Mirza Zulfiqur Rahman, is a PhD candidate at Department of Humanities and Social Sciences, IIT Guwahati, Assam and Panchali Saikia is Scientific Officer-Social Science, International Water Management Institute, New Delhi at the International Water Management Institute, New Delhi. Both were part of ICS delegations of scholars to China in December 2015 and April 2016 respectively.

China’s engagement with India on Yarlung Tsangpo/ Yaluzangbu-Brahmaputra water cooperation has been limited to mere Memorandums of Understanding (MoUs) – mostly related to hydrological information (limited to water level, discharge and rainfall in flood seasons) on the river by China to India.
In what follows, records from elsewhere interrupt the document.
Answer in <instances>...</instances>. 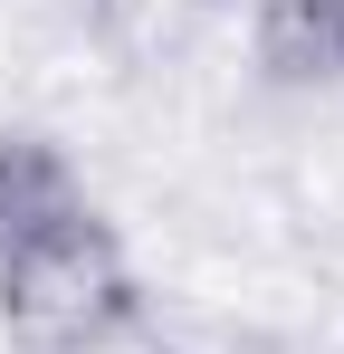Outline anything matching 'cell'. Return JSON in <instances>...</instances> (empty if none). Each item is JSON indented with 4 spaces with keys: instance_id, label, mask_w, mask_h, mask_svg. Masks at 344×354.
I'll return each mask as SVG.
<instances>
[{
    "instance_id": "obj_1",
    "label": "cell",
    "mask_w": 344,
    "mask_h": 354,
    "mask_svg": "<svg viewBox=\"0 0 344 354\" xmlns=\"http://www.w3.org/2000/svg\"><path fill=\"white\" fill-rule=\"evenodd\" d=\"M134 326H144V288L96 211L0 259V335L19 354H115Z\"/></svg>"
},
{
    "instance_id": "obj_2",
    "label": "cell",
    "mask_w": 344,
    "mask_h": 354,
    "mask_svg": "<svg viewBox=\"0 0 344 354\" xmlns=\"http://www.w3.org/2000/svg\"><path fill=\"white\" fill-rule=\"evenodd\" d=\"M67 221H86V182H77V163L57 153L48 134L0 124V259L29 249V239H48V230H67Z\"/></svg>"
},
{
    "instance_id": "obj_3",
    "label": "cell",
    "mask_w": 344,
    "mask_h": 354,
    "mask_svg": "<svg viewBox=\"0 0 344 354\" xmlns=\"http://www.w3.org/2000/svg\"><path fill=\"white\" fill-rule=\"evenodd\" d=\"M249 58L268 86H335L344 77V10L335 0H249Z\"/></svg>"
},
{
    "instance_id": "obj_4",
    "label": "cell",
    "mask_w": 344,
    "mask_h": 354,
    "mask_svg": "<svg viewBox=\"0 0 344 354\" xmlns=\"http://www.w3.org/2000/svg\"><path fill=\"white\" fill-rule=\"evenodd\" d=\"M201 10H229V0H201Z\"/></svg>"
},
{
    "instance_id": "obj_5",
    "label": "cell",
    "mask_w": 344,
    "mask_h": 354,
    "mask_svg": "<svg viewBox=\"0 0 344 354\" xmlns=\"http://www.w3.org/2000/svg\"><path fill=\"white\" fill-rule=\"evenodd\" d=\"M335 10H344V0H335Z\"/></svg>"
}]
</instances>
These MoUs fall short of the objective of ‘Strengthening Cooperation on Trans-Border Rivers’ or of the obligations of a bilateral treaty.  Beijing has time and again spurned India’s proposal of having any water treaty or establishing institutionalized cooperation towards having mutual rights and responsibilities on management of the shared rivers. It is often seen that Chinese officials and academics are either reluctant to address or ambiguous in their responses to questions concerning YarlungTsangpo-Brahmaputra River. This strongly supports the general impression that China stresses on the full sovereignty of the riparian state over the water within its boundary and may use it according to its needs, even in the case of transboundary rivers. As an upper riparian, China’s approach towards engaging with the lower riparian countries, be it on the Mekong or the Brahmaputra, has been strategically placed rather than establishing commitments or acknowledging any regional concerns of the river basins.